My personal suspect is that medium format sales are - or were - mainly driven by the professional market, and that meant, for most, the use of a tripod or the need to switch fast between portrait orientation and landscape orientation. With the exception of those Mamiya with a rotating back, comfortable work with a tripod requires square format and waist-level finder.
For portrait professionals, ceremony professionals, and product professionals, and some other studio works such as fashion, being able to let the camera alone on the tripod while re-composing the shot (one person, vertical; three persons, horizontal; one steak: horizontal; one wine bottle: vertical; three wine bottles: horizontal etc.) and leaving for a later moment the orientation of the final picture meant a great saving of time.
I also consider that before the Barnack invention all cameras probably had a square or quasi-square format. Barnack's had a rectangular format just because they used motion picture film. Maybe if 24 x 36 had never been, also 4.5 x 6 would have never been.

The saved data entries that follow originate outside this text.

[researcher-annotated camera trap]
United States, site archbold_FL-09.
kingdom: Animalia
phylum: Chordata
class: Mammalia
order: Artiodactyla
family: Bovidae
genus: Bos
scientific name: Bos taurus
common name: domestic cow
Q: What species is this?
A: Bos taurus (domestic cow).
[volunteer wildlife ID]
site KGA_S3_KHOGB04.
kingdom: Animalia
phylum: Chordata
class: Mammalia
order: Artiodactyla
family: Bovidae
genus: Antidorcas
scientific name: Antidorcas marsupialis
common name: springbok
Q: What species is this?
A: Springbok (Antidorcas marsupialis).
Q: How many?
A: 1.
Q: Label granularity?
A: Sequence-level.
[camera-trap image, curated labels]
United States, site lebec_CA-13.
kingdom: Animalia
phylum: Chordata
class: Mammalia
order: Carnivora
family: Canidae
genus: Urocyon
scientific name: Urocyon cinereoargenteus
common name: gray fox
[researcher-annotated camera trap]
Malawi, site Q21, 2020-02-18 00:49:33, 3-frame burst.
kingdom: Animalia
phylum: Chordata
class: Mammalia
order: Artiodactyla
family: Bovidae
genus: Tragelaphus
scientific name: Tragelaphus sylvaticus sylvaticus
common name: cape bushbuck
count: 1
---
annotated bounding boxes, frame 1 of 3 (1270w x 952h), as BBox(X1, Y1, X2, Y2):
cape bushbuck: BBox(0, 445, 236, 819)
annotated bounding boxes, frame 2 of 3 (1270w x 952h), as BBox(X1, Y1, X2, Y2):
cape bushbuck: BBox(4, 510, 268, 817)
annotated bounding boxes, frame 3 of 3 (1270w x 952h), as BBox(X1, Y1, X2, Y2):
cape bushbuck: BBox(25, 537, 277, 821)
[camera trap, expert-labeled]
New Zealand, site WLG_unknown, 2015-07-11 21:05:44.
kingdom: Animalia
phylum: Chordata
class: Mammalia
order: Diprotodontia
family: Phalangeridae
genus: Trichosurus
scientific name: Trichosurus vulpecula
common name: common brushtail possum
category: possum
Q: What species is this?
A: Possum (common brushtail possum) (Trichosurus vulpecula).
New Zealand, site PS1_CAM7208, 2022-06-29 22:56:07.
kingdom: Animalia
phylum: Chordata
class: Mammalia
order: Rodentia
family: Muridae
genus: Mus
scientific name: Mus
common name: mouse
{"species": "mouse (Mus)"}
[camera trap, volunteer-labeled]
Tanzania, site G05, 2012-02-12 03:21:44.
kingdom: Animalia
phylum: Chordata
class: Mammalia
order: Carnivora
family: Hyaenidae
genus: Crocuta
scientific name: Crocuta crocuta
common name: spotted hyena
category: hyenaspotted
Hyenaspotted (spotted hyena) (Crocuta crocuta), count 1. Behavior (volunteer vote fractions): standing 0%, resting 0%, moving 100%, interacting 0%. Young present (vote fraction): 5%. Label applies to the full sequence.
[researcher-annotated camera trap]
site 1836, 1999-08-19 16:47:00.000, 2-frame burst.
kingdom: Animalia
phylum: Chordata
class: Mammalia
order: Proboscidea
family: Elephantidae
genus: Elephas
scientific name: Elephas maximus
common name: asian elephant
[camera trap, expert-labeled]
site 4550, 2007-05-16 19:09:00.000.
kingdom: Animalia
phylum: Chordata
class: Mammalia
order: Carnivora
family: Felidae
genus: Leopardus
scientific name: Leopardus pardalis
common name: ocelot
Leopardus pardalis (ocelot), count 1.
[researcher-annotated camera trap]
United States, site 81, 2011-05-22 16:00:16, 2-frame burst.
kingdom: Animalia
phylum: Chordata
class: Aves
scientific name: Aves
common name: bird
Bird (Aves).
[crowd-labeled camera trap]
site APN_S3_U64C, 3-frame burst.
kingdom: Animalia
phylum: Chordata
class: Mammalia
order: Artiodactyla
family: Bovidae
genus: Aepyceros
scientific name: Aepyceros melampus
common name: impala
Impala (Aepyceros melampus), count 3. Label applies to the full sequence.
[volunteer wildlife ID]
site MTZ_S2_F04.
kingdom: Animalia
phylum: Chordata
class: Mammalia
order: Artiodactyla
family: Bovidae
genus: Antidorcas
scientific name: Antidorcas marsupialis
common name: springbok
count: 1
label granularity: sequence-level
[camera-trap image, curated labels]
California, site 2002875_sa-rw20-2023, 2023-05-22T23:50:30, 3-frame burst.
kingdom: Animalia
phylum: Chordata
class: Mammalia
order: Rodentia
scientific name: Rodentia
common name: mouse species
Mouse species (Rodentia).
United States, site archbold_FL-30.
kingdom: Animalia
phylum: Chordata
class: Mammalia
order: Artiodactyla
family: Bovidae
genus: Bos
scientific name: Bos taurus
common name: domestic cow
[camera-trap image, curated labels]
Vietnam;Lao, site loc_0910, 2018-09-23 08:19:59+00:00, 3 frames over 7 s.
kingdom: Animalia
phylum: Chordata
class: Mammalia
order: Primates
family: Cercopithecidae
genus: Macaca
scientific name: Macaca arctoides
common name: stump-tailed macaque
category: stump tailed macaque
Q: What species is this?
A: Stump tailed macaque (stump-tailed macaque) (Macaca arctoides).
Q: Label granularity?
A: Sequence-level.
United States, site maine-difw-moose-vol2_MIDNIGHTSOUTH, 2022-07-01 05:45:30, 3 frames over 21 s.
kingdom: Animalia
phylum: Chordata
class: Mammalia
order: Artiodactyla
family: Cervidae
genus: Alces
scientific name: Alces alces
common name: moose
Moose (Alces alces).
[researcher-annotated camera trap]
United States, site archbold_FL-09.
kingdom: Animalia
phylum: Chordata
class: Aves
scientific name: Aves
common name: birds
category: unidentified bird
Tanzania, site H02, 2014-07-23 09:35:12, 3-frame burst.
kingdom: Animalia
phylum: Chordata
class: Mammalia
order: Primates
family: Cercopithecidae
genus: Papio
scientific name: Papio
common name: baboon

My first camera was a Kodak Instamatic (126, that's square, which is nice for a beginner, you don't have to think about "orientation" when you make a picture). The second one was a Polaroid: and that also was square, and very likely for the same reason, you don't have to really decide what to put in and out of your picture at the moment of the picture.
My third camera (by the age of 14) was a SLR (a beloved Minolta SrT 100x which I still own and use). That forced me, for every shot, to decide "in advance" the final destiny of the image, the orientation. Now it's pretty obvious that it must be so, but - in retrospect - I understand, or remember, it is not obvious at all. And tripod work is a bit slower with the rectangular format, for sure.